Page MenuHomePhabricator

Refactor Conduit auth to be stateless, token-based, and support wire encodings
Closed, ResolvedPublic

Description

Conduit authentication currently supports two mechanisms:

  • A session-based mechanism, where you use conduit.connect to establish a session.
  • An undocumented stateless mechanism likely used only by Facebook.

The first mechanism is unnecessarily complex and makes Conduit slow (extra round trips) and hard to use (can't use CURL, pain to write clients). We should move away from it and deprecate it.

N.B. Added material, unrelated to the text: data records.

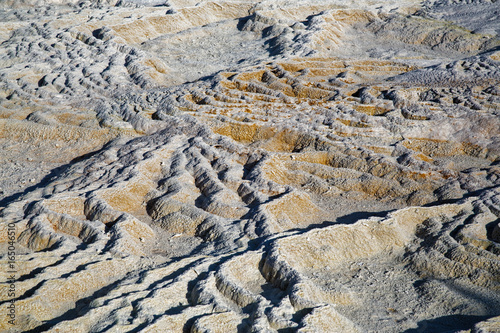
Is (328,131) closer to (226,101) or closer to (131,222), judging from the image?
(226,101)

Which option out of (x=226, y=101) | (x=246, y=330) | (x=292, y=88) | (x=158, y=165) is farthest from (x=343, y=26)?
(x=246, y=330)

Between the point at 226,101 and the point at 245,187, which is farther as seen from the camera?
the point at 226,101

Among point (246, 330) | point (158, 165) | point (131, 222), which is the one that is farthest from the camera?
point (158, 165)

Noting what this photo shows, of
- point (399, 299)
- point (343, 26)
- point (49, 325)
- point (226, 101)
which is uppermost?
point (343, 26)

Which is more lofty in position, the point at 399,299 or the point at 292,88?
the point at 292,88

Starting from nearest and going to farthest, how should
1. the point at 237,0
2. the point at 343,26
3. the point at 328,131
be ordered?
the point at 328,131, the point at 343,26, the point at 237,0

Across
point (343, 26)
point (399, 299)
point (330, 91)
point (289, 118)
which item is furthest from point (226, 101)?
point (343, 26)
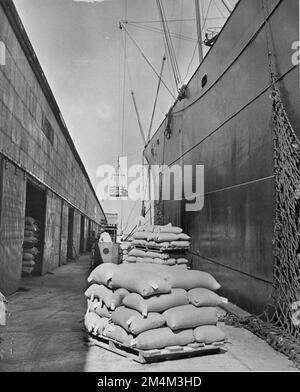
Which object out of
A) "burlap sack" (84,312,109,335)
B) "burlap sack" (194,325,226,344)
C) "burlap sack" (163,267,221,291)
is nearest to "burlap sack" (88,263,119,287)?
"burlap sack" (84,312,109,335)

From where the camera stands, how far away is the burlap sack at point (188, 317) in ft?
17.1

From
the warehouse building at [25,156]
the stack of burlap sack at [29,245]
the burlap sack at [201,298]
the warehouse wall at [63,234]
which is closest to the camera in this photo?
the burlap sack at [201,298]

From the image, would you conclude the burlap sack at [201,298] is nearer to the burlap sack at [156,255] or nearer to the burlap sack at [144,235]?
the burlap sack at [156,255]

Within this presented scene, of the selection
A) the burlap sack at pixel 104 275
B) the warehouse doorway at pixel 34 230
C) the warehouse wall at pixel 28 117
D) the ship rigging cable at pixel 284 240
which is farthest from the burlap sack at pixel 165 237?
the warehouse doorway at pixel 34 230

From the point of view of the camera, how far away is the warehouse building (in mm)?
9023

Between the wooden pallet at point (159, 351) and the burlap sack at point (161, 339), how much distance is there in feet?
0.22

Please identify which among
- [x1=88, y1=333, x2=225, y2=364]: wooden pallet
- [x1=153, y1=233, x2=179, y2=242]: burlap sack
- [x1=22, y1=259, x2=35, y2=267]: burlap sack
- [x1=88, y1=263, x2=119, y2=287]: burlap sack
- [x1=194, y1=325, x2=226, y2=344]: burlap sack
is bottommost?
[x1=88, y1=333, x2=225, y2=364]: wooden pallet

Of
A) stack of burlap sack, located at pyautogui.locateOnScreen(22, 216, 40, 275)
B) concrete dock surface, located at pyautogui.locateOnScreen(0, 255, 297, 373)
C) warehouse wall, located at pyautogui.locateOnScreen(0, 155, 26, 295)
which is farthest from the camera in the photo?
stack of burlap sack, located at pyautogui.locateOnScreen(22, 216, 40, 275)

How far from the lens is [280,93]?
6781 mm

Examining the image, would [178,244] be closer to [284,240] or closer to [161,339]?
[284,240]

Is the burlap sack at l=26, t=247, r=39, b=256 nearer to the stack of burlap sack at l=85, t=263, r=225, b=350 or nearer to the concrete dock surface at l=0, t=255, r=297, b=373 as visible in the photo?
the concrete dock surface at l=0, t=255, r=297, b=373

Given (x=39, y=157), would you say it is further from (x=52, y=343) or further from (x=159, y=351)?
(x=159, y=351)

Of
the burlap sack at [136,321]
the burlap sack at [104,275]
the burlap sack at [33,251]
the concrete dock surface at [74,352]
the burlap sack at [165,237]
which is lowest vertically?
the concrete dock surface at [74,352]

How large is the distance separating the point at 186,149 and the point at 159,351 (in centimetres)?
1095
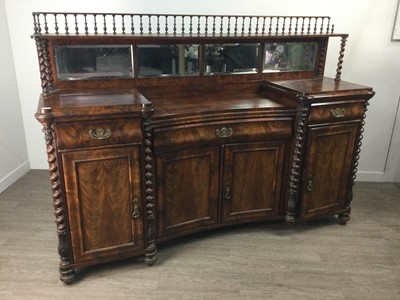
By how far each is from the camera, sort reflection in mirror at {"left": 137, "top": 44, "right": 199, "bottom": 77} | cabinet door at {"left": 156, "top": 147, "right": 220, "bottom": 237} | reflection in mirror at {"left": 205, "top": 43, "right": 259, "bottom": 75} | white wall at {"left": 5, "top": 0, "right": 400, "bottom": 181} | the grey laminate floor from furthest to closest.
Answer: white wall at {"left": 5, "top": 0, "right": 400, "bottom": 181}, reflection in mirror at {"left": 205, "top": 43, "right": 259, "bottom": 75}, reflection in mirror at {"left": 137, "top": 44, "right": 199, "bottom": 77}, cabinet door at {"left": 156, "top": 147, "right": 220, "bottom": 237}, the grey laminate floor

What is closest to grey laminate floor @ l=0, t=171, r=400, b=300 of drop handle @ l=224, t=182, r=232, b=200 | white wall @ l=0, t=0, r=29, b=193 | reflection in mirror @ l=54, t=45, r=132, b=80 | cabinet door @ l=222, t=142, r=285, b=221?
cabinet door @ l=222, t=142, r=285, b=221

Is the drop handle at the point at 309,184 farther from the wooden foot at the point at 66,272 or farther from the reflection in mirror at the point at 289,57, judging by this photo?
the wooden foot at the point at 66,272

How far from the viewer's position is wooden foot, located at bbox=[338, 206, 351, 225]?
96.7 inches

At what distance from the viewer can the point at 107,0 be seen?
2699mm

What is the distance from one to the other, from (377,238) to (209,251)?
3.70 feet

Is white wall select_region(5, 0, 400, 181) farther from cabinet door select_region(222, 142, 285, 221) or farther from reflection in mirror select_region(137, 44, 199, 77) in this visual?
Answer: cabinet door select_region(222, 142, 285, 221)

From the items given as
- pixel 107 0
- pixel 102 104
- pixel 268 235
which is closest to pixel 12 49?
pixel 107 0

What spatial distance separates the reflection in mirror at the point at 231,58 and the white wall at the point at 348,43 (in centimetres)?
53

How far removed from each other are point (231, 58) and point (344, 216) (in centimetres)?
134

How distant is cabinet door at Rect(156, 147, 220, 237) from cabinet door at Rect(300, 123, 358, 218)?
0.60 meters

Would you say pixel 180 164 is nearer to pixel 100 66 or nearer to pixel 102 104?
pixel 102 104

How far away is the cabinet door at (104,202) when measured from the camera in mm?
1707

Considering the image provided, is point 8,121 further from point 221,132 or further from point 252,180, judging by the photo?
point 252,180

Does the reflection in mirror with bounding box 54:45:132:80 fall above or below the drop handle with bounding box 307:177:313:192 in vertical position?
above
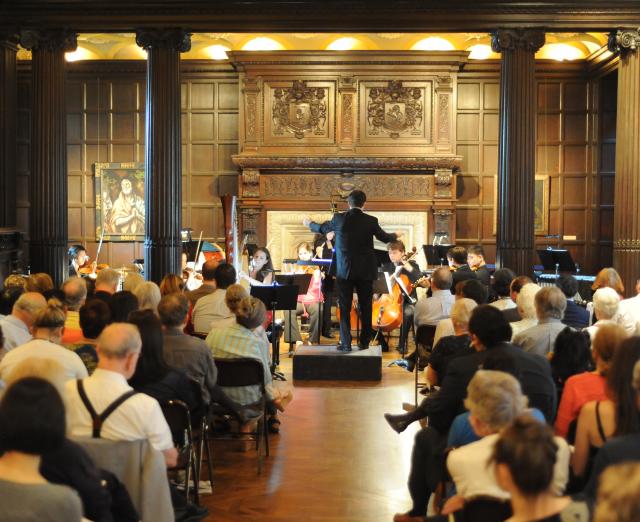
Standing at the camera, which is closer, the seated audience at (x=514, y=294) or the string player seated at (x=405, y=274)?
the seated audience at (x=514, y=294)

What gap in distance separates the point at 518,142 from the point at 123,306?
709 centimetres

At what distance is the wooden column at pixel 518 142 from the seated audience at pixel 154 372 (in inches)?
294

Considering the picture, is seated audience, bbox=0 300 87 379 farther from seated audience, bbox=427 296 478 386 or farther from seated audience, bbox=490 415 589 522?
seated audience, bbox=490 415 589 522

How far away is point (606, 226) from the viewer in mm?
14930

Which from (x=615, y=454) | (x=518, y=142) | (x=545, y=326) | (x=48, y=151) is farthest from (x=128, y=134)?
(x=615, y=454)

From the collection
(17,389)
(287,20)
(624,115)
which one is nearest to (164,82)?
(287,20)

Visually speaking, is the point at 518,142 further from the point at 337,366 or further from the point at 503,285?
the point at 503,285

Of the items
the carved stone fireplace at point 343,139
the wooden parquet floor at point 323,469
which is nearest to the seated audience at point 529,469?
the wooden parquet floor at point 323,469

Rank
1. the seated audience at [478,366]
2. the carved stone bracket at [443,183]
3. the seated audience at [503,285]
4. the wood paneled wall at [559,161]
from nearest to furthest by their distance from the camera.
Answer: the seated audience at [478,366], the seated audience at [503,285], the carved stone bracket at [443,183], the wood paneled wall at [559,161]

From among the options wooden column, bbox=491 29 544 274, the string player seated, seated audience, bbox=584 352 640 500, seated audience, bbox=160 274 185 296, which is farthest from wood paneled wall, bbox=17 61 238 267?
seated audience, bbox=584 352 640 500

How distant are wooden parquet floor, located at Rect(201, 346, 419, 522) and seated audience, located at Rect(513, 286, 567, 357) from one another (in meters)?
1.15

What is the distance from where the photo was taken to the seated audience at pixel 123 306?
18.5ft

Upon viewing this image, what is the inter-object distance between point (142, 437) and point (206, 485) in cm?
205

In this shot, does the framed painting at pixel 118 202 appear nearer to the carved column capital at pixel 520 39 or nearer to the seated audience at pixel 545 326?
the carved column capital at pixel 520 39
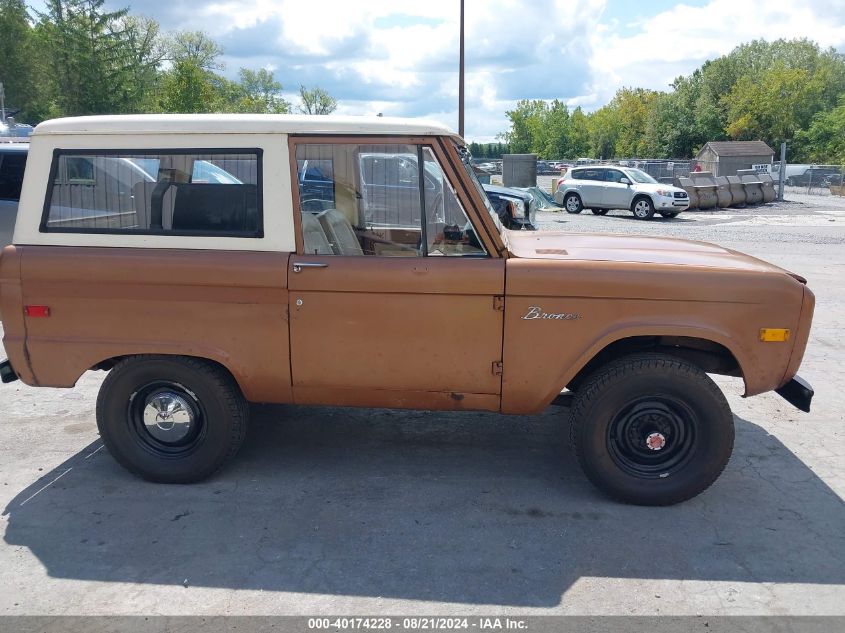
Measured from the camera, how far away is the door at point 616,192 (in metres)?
24.0

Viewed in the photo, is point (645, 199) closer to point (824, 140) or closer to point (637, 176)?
point (637, 176)

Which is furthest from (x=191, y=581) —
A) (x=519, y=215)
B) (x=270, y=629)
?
(x=519, y=215)

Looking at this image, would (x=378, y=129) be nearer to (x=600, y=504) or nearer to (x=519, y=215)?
(x=600, y=504)

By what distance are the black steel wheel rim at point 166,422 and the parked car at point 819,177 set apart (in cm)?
4195

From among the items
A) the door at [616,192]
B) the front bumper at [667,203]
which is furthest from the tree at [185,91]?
the front bumper at [667,203]

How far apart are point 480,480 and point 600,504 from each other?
29.3 inches

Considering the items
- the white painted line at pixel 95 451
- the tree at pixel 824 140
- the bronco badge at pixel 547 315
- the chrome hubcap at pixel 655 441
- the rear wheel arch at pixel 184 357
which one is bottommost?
the white painted line at pixel 95 451

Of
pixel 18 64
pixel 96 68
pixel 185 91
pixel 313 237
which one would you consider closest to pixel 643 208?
pixel 313 237

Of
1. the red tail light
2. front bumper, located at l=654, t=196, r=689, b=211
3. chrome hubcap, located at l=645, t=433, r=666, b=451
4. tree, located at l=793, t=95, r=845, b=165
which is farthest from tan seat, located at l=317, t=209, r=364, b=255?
tree, located at l=793, t=95, r=845, b=165

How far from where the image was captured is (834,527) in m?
4.07

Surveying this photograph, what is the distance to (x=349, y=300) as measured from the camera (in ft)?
13.8

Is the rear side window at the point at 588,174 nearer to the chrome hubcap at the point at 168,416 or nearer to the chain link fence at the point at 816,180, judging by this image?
the chain link fence at the point at 816,180

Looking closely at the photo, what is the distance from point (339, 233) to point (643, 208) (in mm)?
20934

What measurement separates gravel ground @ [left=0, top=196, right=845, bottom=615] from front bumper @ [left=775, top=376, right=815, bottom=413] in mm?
580
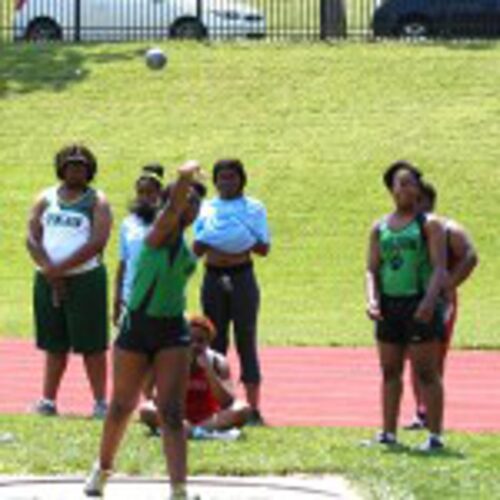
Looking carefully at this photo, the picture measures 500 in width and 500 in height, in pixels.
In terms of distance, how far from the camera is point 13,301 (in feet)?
89.7

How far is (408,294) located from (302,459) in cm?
143

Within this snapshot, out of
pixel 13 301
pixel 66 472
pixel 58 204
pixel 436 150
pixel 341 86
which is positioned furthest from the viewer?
pixel 341 86

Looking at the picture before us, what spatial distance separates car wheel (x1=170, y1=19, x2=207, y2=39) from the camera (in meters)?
43.1

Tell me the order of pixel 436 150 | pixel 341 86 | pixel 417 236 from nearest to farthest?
1. pixel 417 236
2. pixel 436 150
3. pixel 341 86

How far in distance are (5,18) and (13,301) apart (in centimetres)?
2553

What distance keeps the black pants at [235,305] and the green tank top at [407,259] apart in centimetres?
218

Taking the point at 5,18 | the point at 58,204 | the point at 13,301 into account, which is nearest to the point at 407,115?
the point at 13,301

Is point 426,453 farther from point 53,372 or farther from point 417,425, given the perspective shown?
point 53,372

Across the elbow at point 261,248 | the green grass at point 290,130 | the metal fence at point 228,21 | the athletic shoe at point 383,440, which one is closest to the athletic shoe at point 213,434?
the athletic shoe at point 383,440

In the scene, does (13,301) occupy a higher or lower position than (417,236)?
lower

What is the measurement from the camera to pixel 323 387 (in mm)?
19953

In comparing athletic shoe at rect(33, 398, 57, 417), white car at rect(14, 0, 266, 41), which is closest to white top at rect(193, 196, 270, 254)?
athletic shoe at rect(33, 398, 57, 417)

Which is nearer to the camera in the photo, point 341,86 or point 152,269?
point 152,269

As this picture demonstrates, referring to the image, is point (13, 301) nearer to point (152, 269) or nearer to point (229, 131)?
point (229, 131)
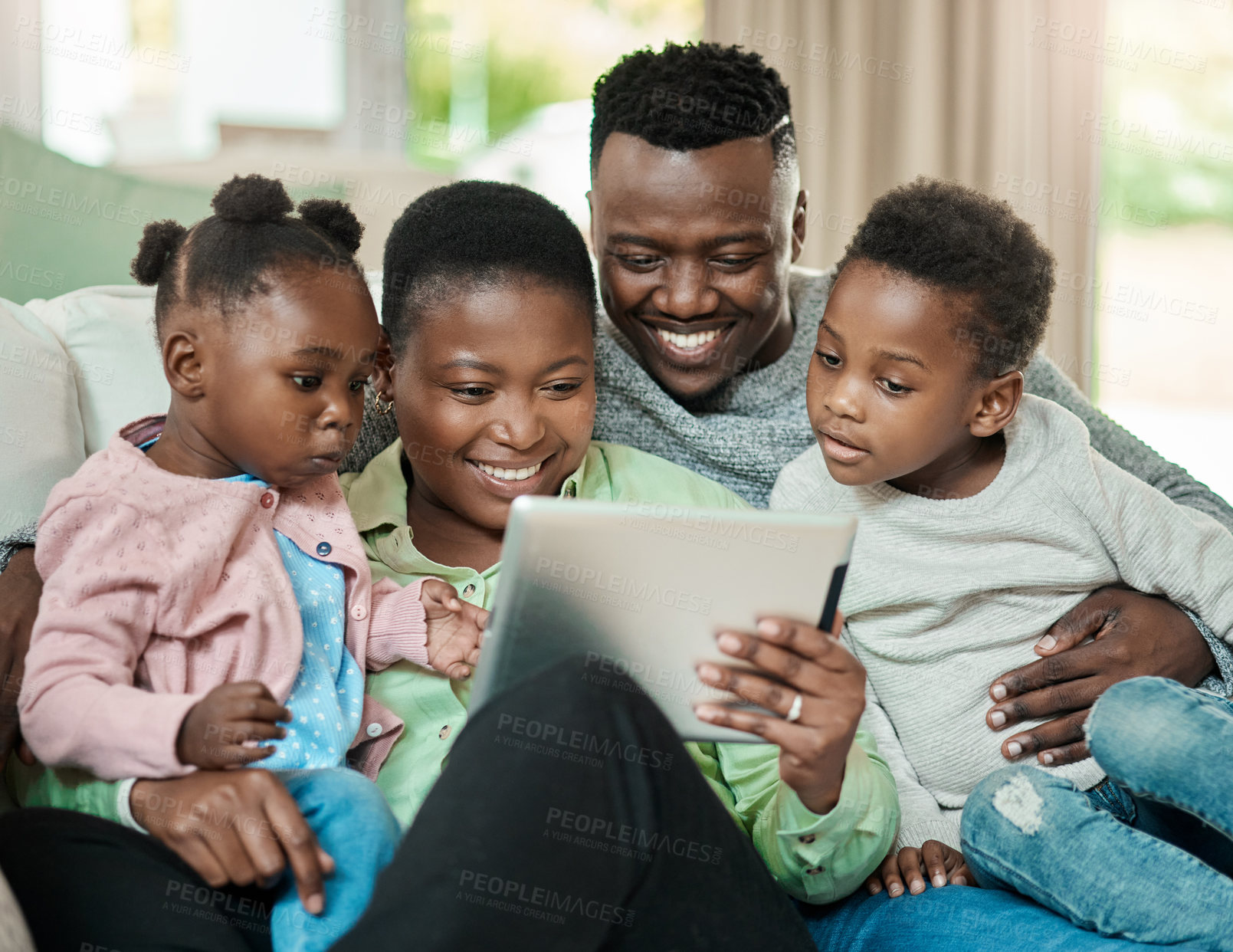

The actual wire token is needlessly complicated. We transmit a proof-of-token, not the token itself. The proof we transmit is not a request signature, so all this does is make replay attacks moderately more difficult. In practice, it just causes a bunch of issues for users with bad client or server timestamps or goofy environmental problems. No one has ever expressed interest in upgrading to a request signature scheme.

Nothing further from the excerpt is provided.